[Problem details]: The lines below starting at the line containing "body_size: 153" and ending at the line containing "Anti-fraud and anti-abuse" are to be repeated exactly, with both ends kept and nothing else added.

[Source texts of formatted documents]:

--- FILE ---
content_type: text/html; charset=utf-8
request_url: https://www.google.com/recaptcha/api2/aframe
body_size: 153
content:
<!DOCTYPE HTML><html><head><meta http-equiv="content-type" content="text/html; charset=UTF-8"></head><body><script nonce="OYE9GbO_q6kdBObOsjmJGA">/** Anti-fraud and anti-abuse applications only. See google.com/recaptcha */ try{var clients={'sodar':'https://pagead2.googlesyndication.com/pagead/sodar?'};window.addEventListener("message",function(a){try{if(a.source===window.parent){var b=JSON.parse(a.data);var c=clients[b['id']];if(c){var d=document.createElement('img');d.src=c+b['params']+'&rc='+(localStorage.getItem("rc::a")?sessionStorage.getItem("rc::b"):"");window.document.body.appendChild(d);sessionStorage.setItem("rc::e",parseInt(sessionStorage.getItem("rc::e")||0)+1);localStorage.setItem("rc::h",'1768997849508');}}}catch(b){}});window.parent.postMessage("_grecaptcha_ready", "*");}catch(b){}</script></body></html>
--
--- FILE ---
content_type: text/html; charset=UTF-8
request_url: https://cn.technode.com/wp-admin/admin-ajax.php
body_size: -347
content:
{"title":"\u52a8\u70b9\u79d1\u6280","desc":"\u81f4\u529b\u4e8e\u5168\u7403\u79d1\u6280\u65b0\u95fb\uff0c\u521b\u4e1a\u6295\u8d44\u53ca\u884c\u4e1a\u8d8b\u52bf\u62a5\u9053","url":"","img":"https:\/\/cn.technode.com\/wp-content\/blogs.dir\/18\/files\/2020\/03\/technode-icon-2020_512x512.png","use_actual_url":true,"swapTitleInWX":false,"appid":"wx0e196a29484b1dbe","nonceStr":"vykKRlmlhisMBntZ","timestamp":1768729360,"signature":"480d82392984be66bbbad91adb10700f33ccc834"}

[Answer space]:
body_size: 153
content:
<!DOCTYPE HTML><html><head><meta http-equiv="content-type" content="text/html; charset=UTF-8"></head><body><script nonce="OYE9GbO_q6kdBObOsjmJGA">/** Anti-fraud and anti-abuse applications only. See google.com/recaptcha */ try{var clients={'sodar':'https://pagead2.googlesyndication.com/pagead/sodar?'};window.addEventListener("message",function(a){try{if(a.source===window.parent){var b=JSON.parse(a.data);var c=clients[b['id']];if(c){var d=document.createElement('img');d.src=c+b['params']+'&rc='+(localStorage.getItem("rc::a")?sessionStorage.getItem("rc::b"):"");window.document.body.appendChild(d);sessionStorage.setItem("rc::e",parseInt(sessionStorage.getItem("rc::e")||0)+1);localStorage.setItem("rc::h",'1768997849508');}}}catch(b){}});window.parent.postMessage("_grecaptcha_ready", "*");}catch(b){}</script></body></html>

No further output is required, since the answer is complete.